Judge Paul Engelmayer

Wang founded SmartHeat Inc. and was its chief executive until May 2012. He remains chairman and CEO of SmartHeat’s principal subsidiary. Putative class action lead plaintiff Stream SICAV (Stream) charged SmartHeat and Wang with securities fraud. It alleged that despite announcing that a “lock-up” agreement barred its senior management from selling shares until 2012, SmartHeat and Wang failed to disclose a secret amendment thereto allowing insiders to sell SmartHeat shares effective Jan. 1, 2010. They also allegedly did not disclose pre-2012 sales of 380,000 of the purportedly locked-up shares. District court denied dismissal of Stream’s lawsuit, finding that Stream had alleged a material misrepresentation.
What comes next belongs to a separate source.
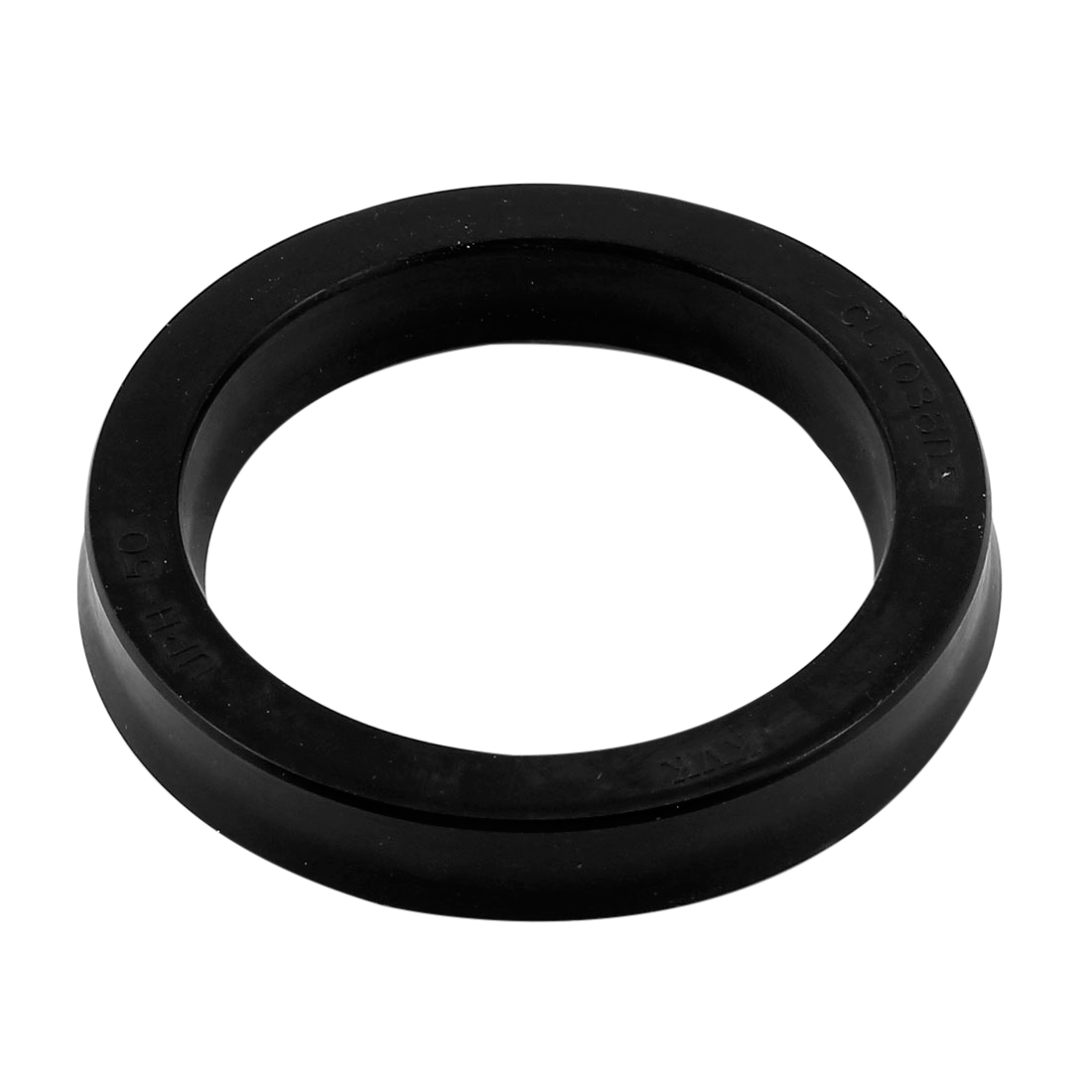 Mechanical Rotary Shaft Rubber Oil Seal Ring Black 66mm x 50mm x 9mm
Further Wang’s alleged failure to correct his and SmartHeat’s public statements about the existence of a lock-up agrement did not operate as a fraud on the corporation—implicating the “adverse interest” exception to imputation because Wang allegedly acted contrary to SmartHeat’s interests—but rather defrauded the investing public. As a result, the SAC fairly alleged that by concealing its repudiation of the lock-up agreement, SmartHeat continued to survive—”to attract investors and customers and raise funds for corporate purposes.”